The Japanese Ministry of the Environment made this guide, showing how different products can be wrapped in furoshiki (wrapping cloth). In a world where the reduction of waste is becoming an ever growing issue, I think this is a really good idea, as the cloth can obviously be reused again and again. In my project we have to create a box for the bottle to go in, but I think this would make a really nice alternative idea and fits well into the oriental theme.

This is another design for the packaging of trainers but this time for PureProject by Brooks Running Shoes. The PureProject line features four distinct models with varying levels of minimal cushioning for a more propriocentric running experience.

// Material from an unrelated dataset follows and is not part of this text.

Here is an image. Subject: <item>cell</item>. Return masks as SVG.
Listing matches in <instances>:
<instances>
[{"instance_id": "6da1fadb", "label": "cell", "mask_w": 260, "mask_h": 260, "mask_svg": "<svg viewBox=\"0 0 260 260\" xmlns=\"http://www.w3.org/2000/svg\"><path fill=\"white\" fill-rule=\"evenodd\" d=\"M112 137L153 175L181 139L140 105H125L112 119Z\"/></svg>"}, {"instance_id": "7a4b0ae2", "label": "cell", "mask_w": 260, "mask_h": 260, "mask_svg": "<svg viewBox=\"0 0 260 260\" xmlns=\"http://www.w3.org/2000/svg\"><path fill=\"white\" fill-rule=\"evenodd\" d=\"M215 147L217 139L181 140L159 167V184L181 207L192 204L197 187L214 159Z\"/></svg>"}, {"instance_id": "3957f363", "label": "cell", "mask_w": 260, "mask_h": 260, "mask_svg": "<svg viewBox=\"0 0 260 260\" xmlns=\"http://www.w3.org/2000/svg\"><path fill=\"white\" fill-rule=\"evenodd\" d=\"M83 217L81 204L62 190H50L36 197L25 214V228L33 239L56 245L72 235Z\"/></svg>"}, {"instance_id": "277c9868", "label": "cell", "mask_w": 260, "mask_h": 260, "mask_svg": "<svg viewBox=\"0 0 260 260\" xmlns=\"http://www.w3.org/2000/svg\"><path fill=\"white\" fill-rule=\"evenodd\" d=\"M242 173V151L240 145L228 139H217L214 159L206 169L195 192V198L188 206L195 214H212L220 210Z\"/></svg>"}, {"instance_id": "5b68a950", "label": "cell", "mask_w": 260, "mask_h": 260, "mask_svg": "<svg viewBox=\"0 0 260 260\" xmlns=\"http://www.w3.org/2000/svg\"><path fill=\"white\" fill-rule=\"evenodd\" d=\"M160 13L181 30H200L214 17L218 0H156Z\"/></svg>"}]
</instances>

The PureProject line is a dramatic departure for Brooks Running. As such, it required an equally dramatic unveiling. Fashioned from bamboo by Dave Laubenthal at DJL Studio, the kit embodies the sustainable ethos of the PureProject line. The laser-etched lid lifts off to reveal 2 brochures and 4 raindrop-shaped canisters with branded caps. (Illustrator Jake Hollomon provided the graphic for the lid.)

The individual canisters may be removed and re-used in various ways. This kit is designed to be a keepsake, with no material going to waste.

I really like how much work has gone into this product, and you can see this in the final design; while retaining a sustainable look, the product also suggests luxury and something that should be kept and reused. The graphics are simple but the curved lines of the illustration on the lid are really lovely.

This was designed by Queralt Antú Serrano of OVNI, Spain for the product Borinot’s.

The closure represents the animal after which the product is named the Borinot (a flying buzzing insect) including wings made of polystyrene which are the only added element, given that the rest of the package is pressed from a single piece.

I think this idea is really cute! And I like how the image of the insect becomes a working part of the packaging. I think the design itself is also really nice, the patterned sides that have quite a feminine feel are inspired by the patterns on kimonos and I like how the logo also includes the image of an insect, tying everything together.